## RECORDS SUPPLIED
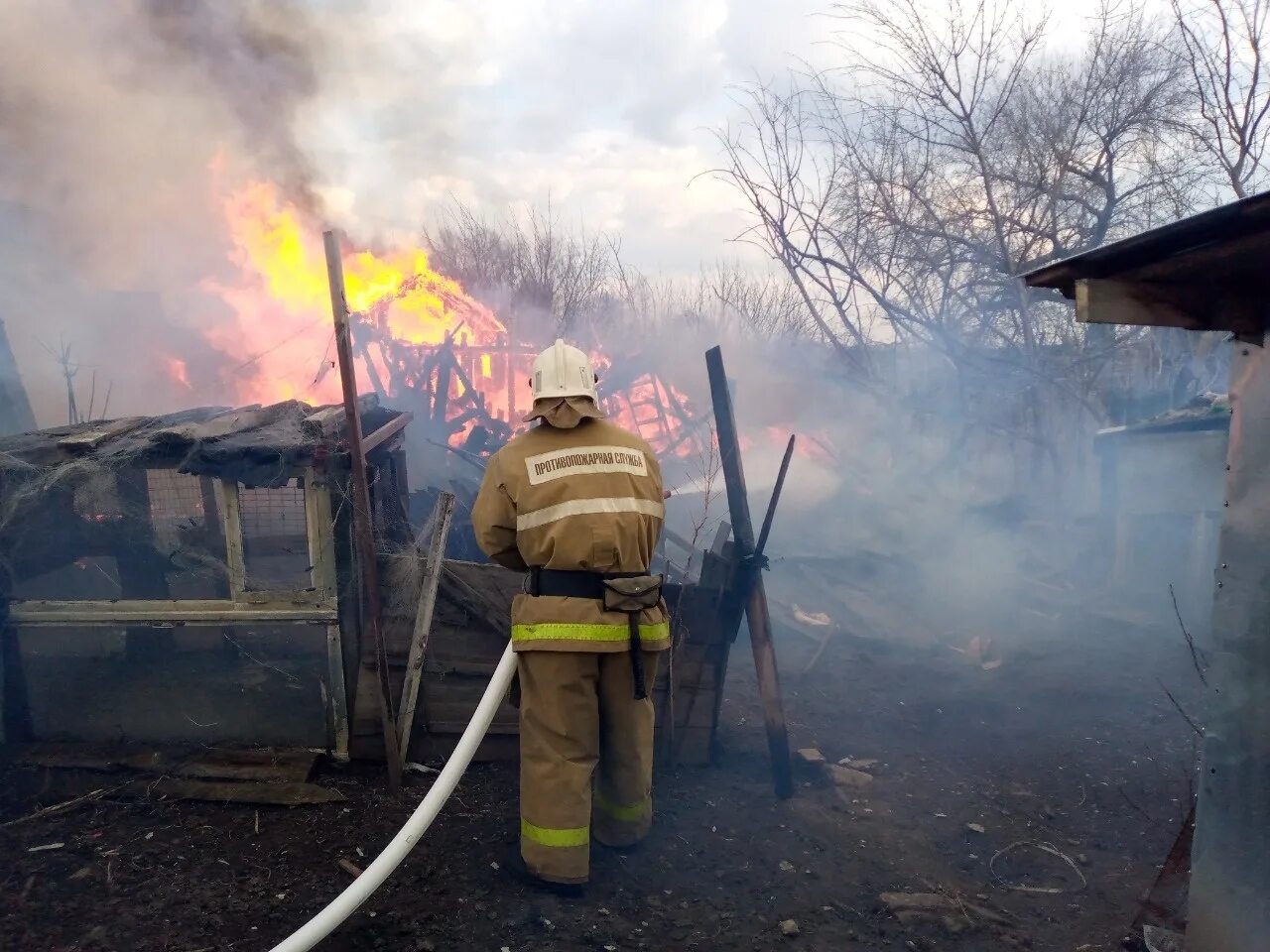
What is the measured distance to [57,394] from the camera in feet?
47.3

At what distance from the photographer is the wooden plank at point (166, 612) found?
4.56 m

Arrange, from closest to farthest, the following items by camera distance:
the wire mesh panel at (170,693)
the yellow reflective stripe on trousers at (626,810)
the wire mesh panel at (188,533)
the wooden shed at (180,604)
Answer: the yellow reflective stripe on trousers at (626,810) < the wooden shed at (180,604) < the wire mesh panel at (170,693) < the wire mesh panel at (188,533)

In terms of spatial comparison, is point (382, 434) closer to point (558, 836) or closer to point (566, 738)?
point (566, 738)

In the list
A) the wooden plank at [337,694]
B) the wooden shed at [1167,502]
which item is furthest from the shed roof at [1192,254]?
the wooden shed at [1167,502]

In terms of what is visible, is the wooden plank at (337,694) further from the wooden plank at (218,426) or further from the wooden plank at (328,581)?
the wooden plank at (218,426)

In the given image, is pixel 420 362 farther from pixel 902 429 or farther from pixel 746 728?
pixel 746 728

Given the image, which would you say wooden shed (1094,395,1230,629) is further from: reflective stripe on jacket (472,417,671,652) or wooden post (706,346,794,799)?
reflective stripe on jacket (472,417,671,652)

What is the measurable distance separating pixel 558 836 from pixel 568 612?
1.02 m

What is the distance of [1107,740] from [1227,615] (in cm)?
353

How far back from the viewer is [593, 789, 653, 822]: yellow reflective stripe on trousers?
12.8ft

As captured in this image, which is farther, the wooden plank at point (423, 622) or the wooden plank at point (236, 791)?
the wooden plank at point (423, 622)

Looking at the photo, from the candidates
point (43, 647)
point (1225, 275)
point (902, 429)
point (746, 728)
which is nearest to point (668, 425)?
point (902, 429)

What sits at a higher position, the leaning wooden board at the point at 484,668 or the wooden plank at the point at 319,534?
the wooden plank at the point at 319,534

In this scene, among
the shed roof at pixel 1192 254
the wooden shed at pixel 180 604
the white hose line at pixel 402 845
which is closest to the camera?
the shed roof at pixel 1192 254
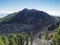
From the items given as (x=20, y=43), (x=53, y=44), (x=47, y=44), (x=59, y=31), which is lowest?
(x=47, y=44)

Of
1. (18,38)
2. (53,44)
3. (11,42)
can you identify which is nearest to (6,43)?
(11,42)

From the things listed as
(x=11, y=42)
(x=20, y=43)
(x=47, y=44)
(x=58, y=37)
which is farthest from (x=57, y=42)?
(x=47, y=44)

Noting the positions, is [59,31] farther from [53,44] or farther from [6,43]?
[6,43]

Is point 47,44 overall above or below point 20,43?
below

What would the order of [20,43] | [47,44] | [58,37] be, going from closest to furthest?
[58,37] < [20,43] < [47,44]

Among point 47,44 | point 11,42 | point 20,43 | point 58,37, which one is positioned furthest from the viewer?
point 47,44

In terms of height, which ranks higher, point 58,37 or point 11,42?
point 58,37

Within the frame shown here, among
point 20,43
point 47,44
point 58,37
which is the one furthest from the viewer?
point 47,44

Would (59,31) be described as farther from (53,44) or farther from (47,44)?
(47,44)

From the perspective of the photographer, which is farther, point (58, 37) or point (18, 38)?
point (18, 38)
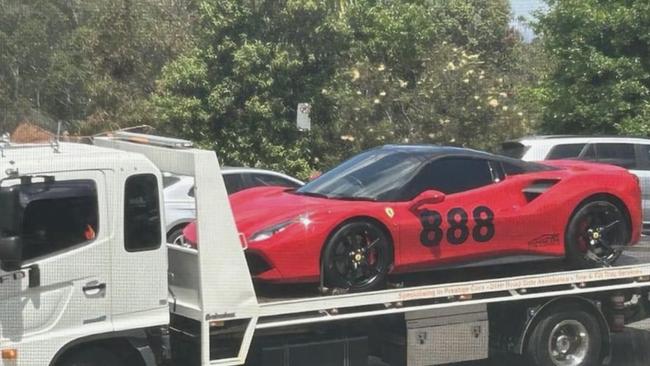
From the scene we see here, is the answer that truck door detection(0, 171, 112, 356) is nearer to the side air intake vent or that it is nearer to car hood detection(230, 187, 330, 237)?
car hood detection(230, 187, 330, 237)

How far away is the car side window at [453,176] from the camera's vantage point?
7562 mm

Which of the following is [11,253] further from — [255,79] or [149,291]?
[255,79]

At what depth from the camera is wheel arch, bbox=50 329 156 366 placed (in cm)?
598

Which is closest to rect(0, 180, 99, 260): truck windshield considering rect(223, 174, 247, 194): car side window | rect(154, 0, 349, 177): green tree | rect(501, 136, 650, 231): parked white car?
rect(223, 174, 247, 194): car side window

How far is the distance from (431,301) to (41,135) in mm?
3352

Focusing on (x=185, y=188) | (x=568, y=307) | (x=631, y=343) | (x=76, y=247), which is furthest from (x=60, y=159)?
(x=631, y=343)

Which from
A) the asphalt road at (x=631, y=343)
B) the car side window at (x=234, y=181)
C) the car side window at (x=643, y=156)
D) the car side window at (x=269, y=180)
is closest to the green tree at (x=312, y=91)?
the car side window at (x=643, y=156)

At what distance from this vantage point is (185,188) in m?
9.40

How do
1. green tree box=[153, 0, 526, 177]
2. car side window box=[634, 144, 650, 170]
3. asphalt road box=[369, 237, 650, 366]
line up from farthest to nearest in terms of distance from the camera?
1. green tree box=[153, 0, 526, 177]
2. car side window box=[634, 144, 650, 170]
3. asphalt road box=[369, 237, 650, 366]

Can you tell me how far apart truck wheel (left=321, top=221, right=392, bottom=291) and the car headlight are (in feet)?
0.85

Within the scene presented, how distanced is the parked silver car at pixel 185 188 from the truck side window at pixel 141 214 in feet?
1.29

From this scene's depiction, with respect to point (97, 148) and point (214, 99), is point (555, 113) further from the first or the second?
point (97, 148)

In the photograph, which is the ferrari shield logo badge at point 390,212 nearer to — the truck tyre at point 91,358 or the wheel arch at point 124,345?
the wheel arch at point 124,345

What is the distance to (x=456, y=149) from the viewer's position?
792 centimetres
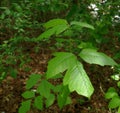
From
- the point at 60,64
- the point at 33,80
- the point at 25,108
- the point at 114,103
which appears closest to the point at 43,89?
the point at 33,80

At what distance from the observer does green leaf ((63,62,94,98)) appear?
1.12m

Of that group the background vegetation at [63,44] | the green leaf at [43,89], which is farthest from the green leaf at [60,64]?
the green leaf at [43,89]

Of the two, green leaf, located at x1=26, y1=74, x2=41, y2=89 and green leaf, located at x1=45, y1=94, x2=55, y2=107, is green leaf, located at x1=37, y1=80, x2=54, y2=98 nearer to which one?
green leaf, located at x1=26, y1=74, x2=41, y2=89

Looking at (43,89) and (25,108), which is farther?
(25,108)

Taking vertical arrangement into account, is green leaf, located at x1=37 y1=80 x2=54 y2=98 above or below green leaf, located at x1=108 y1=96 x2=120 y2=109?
Answer: above

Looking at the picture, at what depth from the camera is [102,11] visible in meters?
3.03

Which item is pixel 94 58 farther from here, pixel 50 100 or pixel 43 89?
pixel 50 100

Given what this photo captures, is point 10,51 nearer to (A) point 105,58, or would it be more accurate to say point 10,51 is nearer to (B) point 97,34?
(B) point 97,34

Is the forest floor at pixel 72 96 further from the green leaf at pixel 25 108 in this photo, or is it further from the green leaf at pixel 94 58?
the green leaf at pixel 94 58

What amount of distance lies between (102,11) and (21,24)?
1269 mm

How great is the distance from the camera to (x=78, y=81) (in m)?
1.13

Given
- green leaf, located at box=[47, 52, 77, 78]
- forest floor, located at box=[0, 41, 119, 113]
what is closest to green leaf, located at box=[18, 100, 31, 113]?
green leaf, located at box=[47, 52, 77, 78]

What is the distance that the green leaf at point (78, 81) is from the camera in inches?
44.1

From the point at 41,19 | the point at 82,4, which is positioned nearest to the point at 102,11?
the point at 82,4
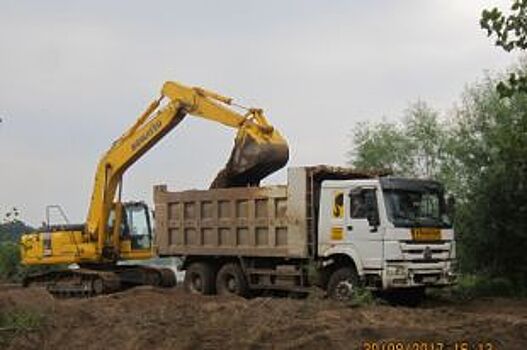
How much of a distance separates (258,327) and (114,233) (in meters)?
12.8

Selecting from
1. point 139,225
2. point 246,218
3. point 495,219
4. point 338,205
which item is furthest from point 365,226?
point 139,225

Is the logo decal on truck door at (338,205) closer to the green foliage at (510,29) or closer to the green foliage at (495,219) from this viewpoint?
the green foliage at (495,219)

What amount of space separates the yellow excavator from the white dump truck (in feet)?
8.73

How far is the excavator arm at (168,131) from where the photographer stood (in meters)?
19.9

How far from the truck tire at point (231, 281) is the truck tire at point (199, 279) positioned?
0.23m

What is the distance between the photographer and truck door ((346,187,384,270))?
55.7 feet

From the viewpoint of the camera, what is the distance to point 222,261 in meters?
20.6

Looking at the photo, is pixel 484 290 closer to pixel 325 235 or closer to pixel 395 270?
pixel 395 270

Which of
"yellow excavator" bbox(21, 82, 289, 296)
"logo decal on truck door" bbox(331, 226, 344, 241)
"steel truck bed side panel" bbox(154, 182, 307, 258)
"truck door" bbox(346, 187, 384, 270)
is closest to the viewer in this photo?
"truck door" bbox(346, 187, 384, 270)

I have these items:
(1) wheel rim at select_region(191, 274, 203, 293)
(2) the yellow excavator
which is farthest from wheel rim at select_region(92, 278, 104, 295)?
(1) wheel rim at select_region(191, 274, 203, 293)

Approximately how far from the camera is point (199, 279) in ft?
69.0

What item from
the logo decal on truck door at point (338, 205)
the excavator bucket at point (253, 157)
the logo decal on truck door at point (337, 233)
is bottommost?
the logo decal on truck door at point (337, 233)

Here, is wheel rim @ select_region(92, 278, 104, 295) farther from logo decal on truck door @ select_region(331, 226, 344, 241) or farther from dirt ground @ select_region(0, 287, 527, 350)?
logo decal on truck door @ select_region(331, 226, 344, 241)

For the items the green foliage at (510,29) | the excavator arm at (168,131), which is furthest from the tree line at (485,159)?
the excavator arm at (168,131)
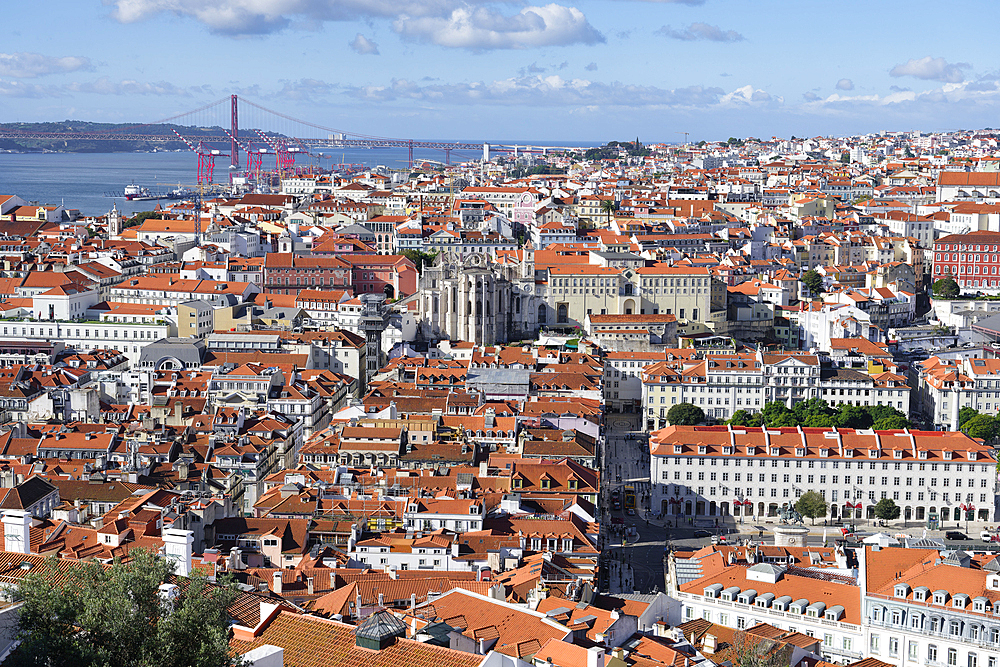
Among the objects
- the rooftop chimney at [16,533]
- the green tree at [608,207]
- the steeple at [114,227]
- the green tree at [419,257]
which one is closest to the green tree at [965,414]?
the green tree at [419,257]

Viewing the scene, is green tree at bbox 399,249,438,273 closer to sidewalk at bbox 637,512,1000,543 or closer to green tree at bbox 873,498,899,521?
sidewalk at bbox 637,512,1000,543

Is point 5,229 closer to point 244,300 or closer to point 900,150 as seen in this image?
point 244,300

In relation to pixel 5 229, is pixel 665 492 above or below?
below

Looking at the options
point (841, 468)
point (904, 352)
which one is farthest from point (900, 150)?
point (841, 468)

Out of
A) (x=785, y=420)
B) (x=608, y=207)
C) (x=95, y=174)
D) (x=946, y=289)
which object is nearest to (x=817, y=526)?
(x=785, y=420)

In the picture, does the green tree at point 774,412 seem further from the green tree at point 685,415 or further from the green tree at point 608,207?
the green tree at point 608,207

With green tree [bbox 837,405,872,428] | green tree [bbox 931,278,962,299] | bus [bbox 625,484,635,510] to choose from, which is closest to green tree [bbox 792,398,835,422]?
green tree [bbox 837,405,872,428]
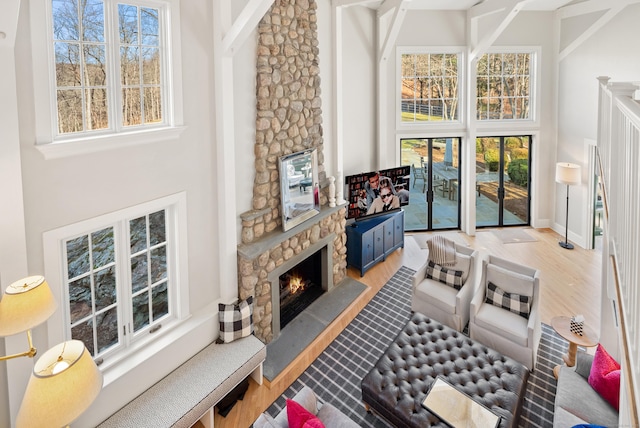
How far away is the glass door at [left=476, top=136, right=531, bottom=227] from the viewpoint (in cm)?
888

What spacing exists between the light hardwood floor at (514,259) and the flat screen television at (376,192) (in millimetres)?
952

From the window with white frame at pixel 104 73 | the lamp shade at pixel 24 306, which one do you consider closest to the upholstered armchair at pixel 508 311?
the window with white frame at pixel 104 73

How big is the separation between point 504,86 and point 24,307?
353 inches

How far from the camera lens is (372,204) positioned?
7.23 meters

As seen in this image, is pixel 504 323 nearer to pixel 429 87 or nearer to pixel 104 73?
pixel 104 73

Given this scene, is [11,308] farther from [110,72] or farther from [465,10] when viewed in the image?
[465,10]

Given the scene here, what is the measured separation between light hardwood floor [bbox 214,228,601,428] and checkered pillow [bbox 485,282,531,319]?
106 cm

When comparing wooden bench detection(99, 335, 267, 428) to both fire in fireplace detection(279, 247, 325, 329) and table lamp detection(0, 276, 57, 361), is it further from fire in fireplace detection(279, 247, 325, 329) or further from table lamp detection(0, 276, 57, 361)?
table lamp detection(0, 276, 57, 361)

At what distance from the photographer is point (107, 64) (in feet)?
10.5

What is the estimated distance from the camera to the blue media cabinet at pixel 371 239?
6848 mm

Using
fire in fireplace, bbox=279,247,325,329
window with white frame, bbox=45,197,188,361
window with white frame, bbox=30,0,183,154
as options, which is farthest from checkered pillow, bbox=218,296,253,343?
window with white frame, bbox=30,0,183,154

## TASK OBJECTIVE
Could you rewrite the listing from the line that contains "What is the estimated" through the end of the listing, both ends included, substituting "furthest" for "farthest" and leaving everything else unchanged?

## ANSWER TO THIS EXERCISE
What is the estimated distance from the camera to the blue media cabinet at pixel 371 239?
6848 mm

Using
fire in fireplace, bbox=279,247,325,329
window with white frame, bbox=45,197,188,361
window with white frame, bbox=30,0,183,154
as options, which is furthest from checkered pillow, bbox=218,296,253,343?
window with white frame, bbox=30,0,183,154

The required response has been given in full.